I think of myself as living a pretty healthy lifestyle, far from perfect but probably in the 90% percentile of Americans. But I just realized something about myself: I'm rarely willing to give something up, for health reasons alone, that brings me pleasure, but I'm perfectly willing to adopt new practices that might improve my health.
For example, take my diet. I eat very few processed foods -- stuff like packaged cookies and crackers, frozen meals, processed bread, even cereal -- partly because a lot of them make me sick, but also because, even when they're gluten-free, I genuinely don't enjoy them. So it's no chore to "give them up." If I want a cheap and quick meal, I'd much rather make a salad or some eggs. But then there's sugar. I know sugar is bad for you, but I get so much pleasure out of having a little sugar every day (always in my coffee, and usually a bit in some other form during the day, like a piece of candy) I'm unwilling to give it up. Same goes for alcohol, my only other real vice (unless you count rampant consumerism). A little alcohol is good for you, sure, but I regularly go past the one-glass-a-day required for added longevity. After being overweight, drinking regularly is the biggest single risk factor for breast cancer. But I get so much pleasure out of it, I'm unwilling to give it up. As for smoking and other drugs: I never had any desire to use them in the first place. So I can hardly be considered virtuous for abstaining.
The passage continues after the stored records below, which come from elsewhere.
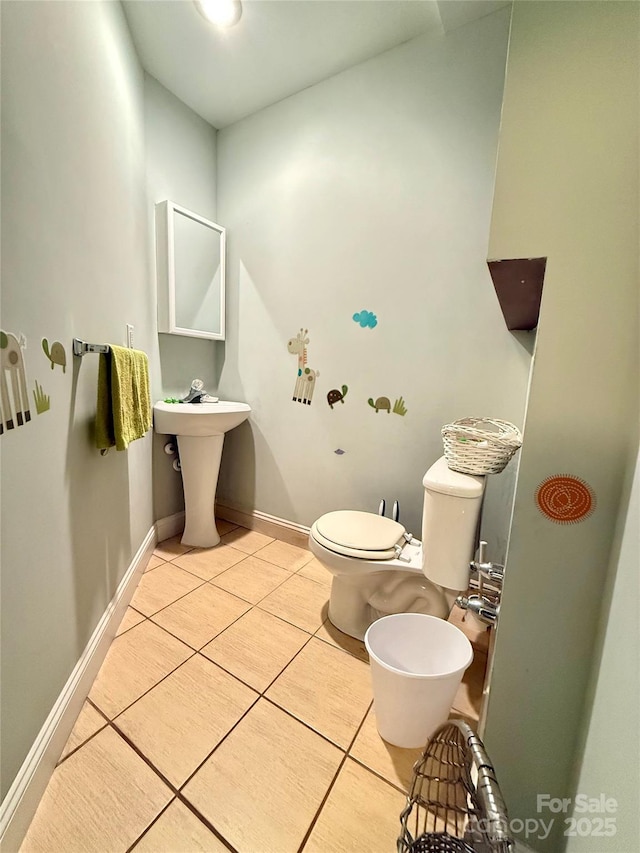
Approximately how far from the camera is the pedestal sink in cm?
176

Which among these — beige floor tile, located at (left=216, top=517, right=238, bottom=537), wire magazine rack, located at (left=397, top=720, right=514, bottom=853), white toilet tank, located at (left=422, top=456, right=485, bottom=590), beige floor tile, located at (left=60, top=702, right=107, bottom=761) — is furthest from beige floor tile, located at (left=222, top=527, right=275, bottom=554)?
wire magazine rack, located at (left=397, top=720, right=514, bottom=853)

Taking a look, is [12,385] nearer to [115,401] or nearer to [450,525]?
[115,401]

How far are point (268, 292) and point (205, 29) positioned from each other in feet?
3.57

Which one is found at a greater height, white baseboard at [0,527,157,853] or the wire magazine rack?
the wire magazine rack

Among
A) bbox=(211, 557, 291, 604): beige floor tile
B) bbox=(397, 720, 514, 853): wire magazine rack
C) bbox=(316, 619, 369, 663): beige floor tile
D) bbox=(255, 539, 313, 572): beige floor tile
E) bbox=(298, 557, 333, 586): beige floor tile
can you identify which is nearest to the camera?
bbox=(397, 720, 514, 853): wire magazine rack

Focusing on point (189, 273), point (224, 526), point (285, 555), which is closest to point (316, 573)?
point (285, 555)

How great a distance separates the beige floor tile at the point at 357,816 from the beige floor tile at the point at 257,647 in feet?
1.20

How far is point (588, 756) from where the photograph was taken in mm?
562

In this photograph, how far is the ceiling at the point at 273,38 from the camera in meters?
1.35

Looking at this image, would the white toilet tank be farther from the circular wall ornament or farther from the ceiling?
the ceiling

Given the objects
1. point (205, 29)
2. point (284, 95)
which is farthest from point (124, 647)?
point (284, 95)

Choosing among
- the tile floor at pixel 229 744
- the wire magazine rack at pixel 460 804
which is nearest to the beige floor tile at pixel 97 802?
the tile floor at pixel 229 744

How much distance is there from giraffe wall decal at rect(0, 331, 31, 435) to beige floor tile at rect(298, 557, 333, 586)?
1382 mm

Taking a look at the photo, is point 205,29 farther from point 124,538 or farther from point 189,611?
point 189,611
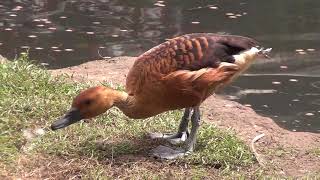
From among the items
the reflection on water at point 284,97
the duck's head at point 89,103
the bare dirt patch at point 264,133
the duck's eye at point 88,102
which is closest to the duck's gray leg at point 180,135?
the bare dirt patch at point 264,133

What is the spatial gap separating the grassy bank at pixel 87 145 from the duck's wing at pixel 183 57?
0.56m

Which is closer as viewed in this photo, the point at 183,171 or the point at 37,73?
the point at 183,171

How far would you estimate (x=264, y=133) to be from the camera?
5941 millimetres

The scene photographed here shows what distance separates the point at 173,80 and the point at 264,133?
5.25 feet

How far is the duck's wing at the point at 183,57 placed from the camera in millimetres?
4734

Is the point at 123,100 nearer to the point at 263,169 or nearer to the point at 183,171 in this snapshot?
the point at 183,171

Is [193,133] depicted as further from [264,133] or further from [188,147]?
[264,133]

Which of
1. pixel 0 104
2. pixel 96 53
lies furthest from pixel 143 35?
pixel 0 104

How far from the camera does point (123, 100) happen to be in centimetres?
476

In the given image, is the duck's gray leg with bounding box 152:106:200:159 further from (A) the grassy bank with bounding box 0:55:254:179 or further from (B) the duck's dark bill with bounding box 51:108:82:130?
(B) the duck's dark bill with bounding box 51:108:82:130

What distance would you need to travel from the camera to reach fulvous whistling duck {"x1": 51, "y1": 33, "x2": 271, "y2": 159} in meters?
4.68

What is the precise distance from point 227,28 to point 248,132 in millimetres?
4784

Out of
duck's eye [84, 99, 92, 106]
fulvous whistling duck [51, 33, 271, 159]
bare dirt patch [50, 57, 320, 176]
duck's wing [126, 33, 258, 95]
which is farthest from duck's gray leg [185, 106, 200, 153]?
duck's eye [84, 99, 92, 106]

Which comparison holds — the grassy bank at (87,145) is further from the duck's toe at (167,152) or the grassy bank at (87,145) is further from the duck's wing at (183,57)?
the duck's wing at (183,57)
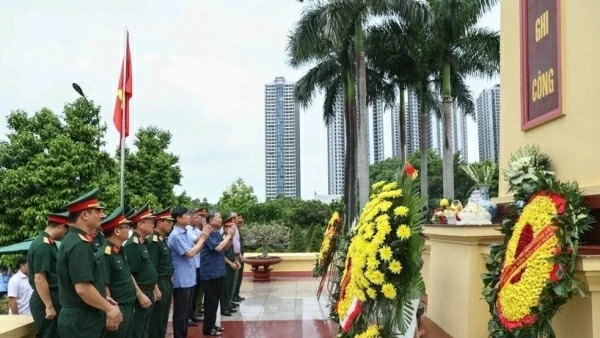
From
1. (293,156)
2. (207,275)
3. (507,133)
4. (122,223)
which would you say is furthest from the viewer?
(293,156)

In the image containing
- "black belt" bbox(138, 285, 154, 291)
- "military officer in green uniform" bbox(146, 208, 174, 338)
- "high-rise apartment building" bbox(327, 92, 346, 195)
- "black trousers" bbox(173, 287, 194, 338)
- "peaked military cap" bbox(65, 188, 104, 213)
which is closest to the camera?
"peaked military cap" bbox(65, 188, 104, 213)

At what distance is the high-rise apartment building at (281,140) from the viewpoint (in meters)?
48.3

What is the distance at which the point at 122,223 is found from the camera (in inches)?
161

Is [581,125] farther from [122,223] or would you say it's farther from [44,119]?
[44,119]

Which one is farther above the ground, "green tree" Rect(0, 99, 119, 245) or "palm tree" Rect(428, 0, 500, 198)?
"palm tree" Rect(428, 0, 500, 198)

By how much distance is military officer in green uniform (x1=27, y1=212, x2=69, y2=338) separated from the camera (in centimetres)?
402

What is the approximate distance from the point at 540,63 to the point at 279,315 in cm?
493

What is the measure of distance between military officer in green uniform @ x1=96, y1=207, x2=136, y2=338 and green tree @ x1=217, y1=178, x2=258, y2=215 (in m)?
32.2

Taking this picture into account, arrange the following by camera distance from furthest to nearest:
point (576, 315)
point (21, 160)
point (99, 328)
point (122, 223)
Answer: point (21, 160) → point (122, 223) → point (99, 328) → point (576, 315)

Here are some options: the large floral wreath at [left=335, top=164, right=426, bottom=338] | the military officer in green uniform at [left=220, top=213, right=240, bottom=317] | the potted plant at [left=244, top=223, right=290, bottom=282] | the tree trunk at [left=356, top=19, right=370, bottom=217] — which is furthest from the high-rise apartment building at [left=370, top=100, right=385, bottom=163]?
the large floral wreath at [left=335, top=164, right=426, bottom=338]

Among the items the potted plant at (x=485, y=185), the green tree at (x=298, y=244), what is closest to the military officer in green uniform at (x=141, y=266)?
the potted plant at (x=485, y=185)

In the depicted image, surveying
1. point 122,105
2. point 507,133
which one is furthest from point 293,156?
point 507,133

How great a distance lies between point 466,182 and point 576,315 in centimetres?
3303

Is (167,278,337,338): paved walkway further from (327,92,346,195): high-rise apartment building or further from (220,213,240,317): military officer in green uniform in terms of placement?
(327,92,346,195): high-rise apartment building
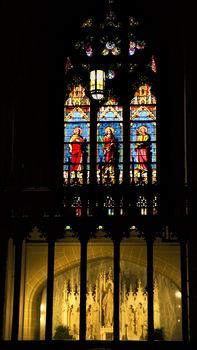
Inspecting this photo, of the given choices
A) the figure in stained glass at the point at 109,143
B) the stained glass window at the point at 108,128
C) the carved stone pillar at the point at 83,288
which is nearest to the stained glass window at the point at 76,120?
the stained glass window at the point at 108,128

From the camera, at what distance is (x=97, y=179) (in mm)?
15641

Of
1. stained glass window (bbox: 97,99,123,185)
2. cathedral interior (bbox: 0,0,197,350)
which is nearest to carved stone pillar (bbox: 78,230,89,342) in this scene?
cathedral interior (bbox: 0,0,197,350)

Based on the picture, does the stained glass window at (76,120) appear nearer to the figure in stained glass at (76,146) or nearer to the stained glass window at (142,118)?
the figure in stained glass at (76,146)

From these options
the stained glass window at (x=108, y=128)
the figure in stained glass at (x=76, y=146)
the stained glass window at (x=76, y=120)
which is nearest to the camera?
the figure in stained glass at (x=76, y=146)

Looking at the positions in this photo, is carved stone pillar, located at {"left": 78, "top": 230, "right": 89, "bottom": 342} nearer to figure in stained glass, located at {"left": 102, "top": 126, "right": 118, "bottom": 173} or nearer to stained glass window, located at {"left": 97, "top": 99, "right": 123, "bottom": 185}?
figure in stained glass, located at {"left": 102, "top": 126, "right": 118, "bottom": 173}

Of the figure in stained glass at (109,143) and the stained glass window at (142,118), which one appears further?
the stained glass window at (142,118)

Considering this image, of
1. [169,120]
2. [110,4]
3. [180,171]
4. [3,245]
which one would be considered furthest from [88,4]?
[3,245]

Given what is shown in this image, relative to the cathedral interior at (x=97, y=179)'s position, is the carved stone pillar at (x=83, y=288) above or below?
below

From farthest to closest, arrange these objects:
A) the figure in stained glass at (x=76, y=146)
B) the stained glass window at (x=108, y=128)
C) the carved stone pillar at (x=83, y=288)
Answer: the stained glass window at (x=108, y=128)
the figure in stained glass at (x=76, y=146)
the carved stone pillar at (x=83, y=288)

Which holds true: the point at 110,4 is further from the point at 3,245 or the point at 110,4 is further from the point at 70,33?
the point at 3,245

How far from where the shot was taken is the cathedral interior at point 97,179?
10453 millimetres

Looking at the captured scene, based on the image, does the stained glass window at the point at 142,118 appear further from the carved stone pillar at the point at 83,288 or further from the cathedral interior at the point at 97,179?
the carved stone pillar at the point at 83,288

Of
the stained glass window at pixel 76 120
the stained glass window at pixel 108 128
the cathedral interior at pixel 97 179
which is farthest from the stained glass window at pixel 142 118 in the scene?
the stained glass window at pixel 76 120

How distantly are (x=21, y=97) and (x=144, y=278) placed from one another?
16.2 ft
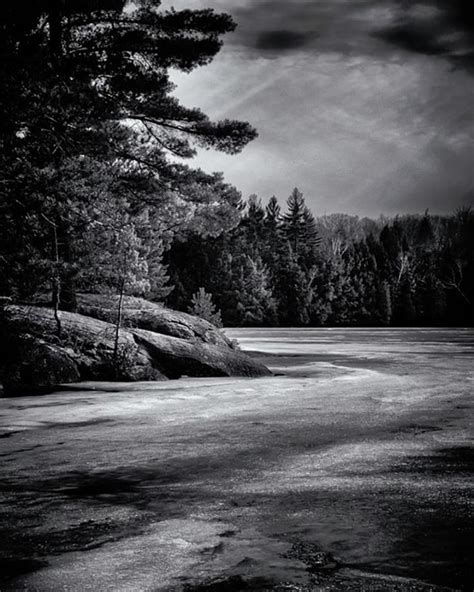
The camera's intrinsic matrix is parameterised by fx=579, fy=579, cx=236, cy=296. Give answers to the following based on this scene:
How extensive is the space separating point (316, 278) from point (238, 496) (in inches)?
2716

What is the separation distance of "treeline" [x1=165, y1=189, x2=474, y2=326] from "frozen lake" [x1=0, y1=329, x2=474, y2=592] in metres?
55.0

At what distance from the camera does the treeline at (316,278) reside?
6431 centimetres

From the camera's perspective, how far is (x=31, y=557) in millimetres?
3447

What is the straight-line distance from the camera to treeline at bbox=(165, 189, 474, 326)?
211 ft

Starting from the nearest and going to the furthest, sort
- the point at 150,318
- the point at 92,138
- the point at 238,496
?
the point at 238,496
the point at 92,138
the point at 150,318

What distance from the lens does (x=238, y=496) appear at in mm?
4711

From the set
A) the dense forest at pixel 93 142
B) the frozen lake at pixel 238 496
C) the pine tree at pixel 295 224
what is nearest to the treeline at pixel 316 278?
the pine tree at pixel 295 224

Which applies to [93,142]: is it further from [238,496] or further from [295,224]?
[295,224]

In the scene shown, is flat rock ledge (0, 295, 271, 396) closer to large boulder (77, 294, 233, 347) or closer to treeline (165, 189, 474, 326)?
large boulder (77, 294, 233, 347)

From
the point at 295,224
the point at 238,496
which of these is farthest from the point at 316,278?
the point at 238,496

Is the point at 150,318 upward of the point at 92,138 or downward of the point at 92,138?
downward

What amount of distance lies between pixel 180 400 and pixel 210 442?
3.95 meters

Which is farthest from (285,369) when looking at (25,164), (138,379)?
(25,164)

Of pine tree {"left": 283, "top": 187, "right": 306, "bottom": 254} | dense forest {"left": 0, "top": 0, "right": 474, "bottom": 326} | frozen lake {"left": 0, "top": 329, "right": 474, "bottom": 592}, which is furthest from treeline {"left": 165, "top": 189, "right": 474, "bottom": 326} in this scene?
frozen lake {"left": 0, "top": 329, "right": 474, "bottom": 592}
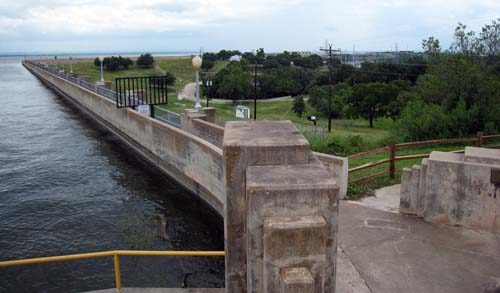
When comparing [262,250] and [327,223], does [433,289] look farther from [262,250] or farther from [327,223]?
[262,250]

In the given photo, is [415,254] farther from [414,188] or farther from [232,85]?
[232,85]

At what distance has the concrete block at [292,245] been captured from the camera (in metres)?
4.29

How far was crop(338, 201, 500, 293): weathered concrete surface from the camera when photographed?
6316 millimetres

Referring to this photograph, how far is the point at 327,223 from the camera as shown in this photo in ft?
15.0

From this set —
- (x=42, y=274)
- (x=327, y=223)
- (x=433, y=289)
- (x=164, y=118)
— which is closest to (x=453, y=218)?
(x=433, y=289)

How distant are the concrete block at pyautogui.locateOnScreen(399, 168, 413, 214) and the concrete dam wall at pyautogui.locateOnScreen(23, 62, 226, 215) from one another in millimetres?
6979

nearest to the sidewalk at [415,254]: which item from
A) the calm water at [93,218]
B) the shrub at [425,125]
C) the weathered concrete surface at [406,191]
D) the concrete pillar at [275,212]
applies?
the weathered concrete surface at [406,191]

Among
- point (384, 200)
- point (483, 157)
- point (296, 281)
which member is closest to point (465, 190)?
point (483, 157)

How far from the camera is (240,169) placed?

On the other hand, I'll happily add new foods to my diet because I know they're good for me. I always buy the eggs with extra omega-3 now, and I try to buy some kind of super-green every week (as in kale and friends ... truth be told I think kale is a pain to prepare, but John loves it). I started taking vitamin D in the morning because I read that's when you get the most benefit out of it and that it helps you sleep. I even tried doing the standing-desk thing for a while, though I fell out of the habit when I changed desk setups. All in all, adding on seems like a better bet -- if it works, great, and if it doesn't, it didn't actually detract from my life in any significant way. (If it did, I'd stop doing it.) But when you give up things you love, you run the chance of dying young anyway. And what's the point of living to 100 if you're not having a good time?
I guess another way of saying this is, I'm pretty good at forming new habits, but bad at breaking old ones.